__Task details__
List every line in the data below that contains the word "disc". Treat uppercase and lowercase letters as distinct.

__Source material__
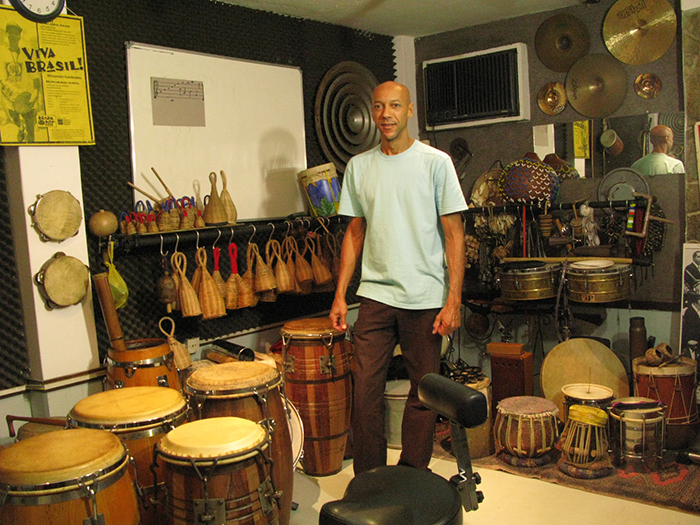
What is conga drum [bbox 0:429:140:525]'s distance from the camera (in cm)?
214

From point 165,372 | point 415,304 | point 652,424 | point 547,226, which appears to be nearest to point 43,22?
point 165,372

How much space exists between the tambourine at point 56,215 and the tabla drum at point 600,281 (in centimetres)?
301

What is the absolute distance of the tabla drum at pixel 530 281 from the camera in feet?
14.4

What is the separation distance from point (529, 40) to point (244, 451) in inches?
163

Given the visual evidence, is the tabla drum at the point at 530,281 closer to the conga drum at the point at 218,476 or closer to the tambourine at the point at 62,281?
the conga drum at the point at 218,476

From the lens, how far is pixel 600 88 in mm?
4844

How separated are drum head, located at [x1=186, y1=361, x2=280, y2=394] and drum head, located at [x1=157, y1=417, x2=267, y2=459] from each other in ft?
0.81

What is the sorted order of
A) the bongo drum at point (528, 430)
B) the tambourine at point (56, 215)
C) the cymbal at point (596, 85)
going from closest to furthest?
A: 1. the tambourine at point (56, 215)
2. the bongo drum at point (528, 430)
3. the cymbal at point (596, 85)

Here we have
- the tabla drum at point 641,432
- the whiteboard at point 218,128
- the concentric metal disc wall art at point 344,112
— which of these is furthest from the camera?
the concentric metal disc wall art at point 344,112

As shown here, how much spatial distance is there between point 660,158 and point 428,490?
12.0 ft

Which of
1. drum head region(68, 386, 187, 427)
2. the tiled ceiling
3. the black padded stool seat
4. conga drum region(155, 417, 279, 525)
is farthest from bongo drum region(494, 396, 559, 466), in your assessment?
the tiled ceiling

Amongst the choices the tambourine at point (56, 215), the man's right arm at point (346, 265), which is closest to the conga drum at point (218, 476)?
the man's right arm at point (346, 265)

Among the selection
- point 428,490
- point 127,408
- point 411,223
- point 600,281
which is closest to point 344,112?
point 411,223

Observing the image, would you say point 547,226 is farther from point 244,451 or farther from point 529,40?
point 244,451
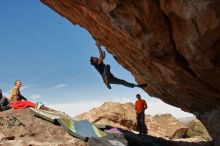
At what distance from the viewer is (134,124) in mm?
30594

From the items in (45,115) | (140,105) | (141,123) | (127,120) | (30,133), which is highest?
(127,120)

==

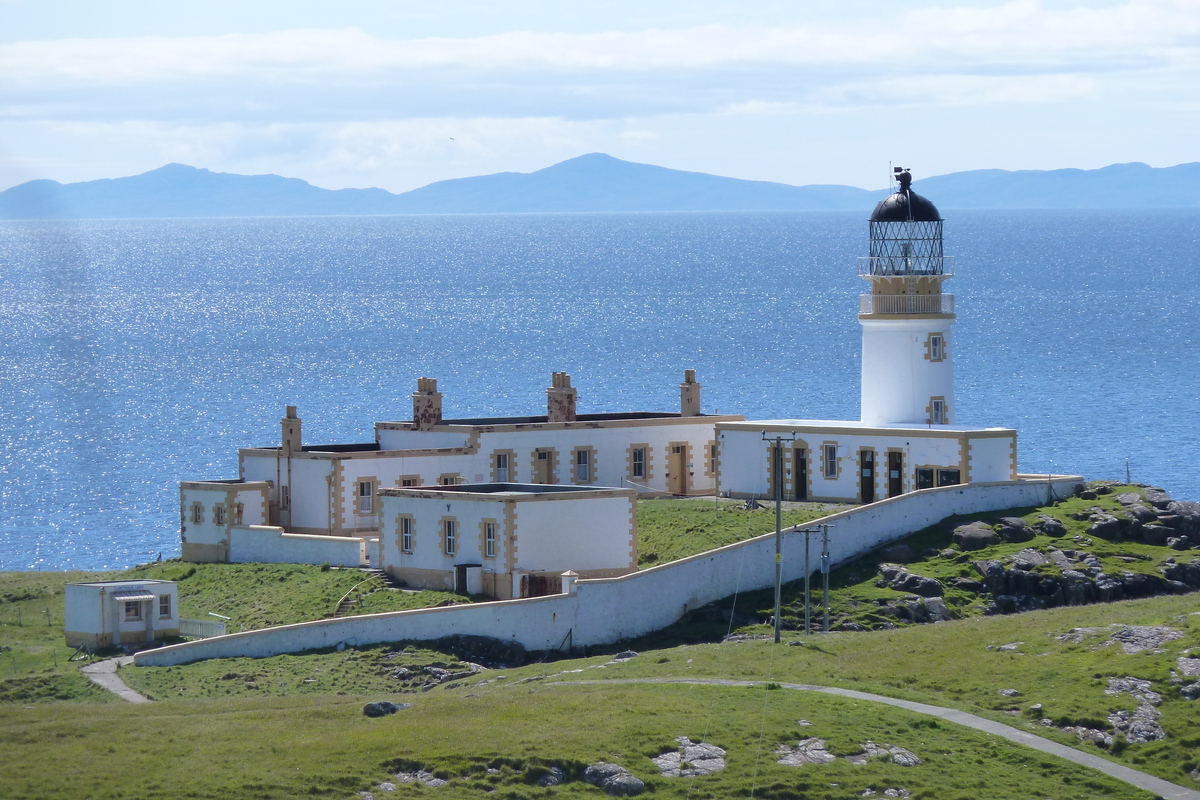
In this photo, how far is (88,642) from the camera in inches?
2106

__Answer for the task__
- the concentric metal disc wall art at point 344,112
the concentric metal disc wall art at point 344,112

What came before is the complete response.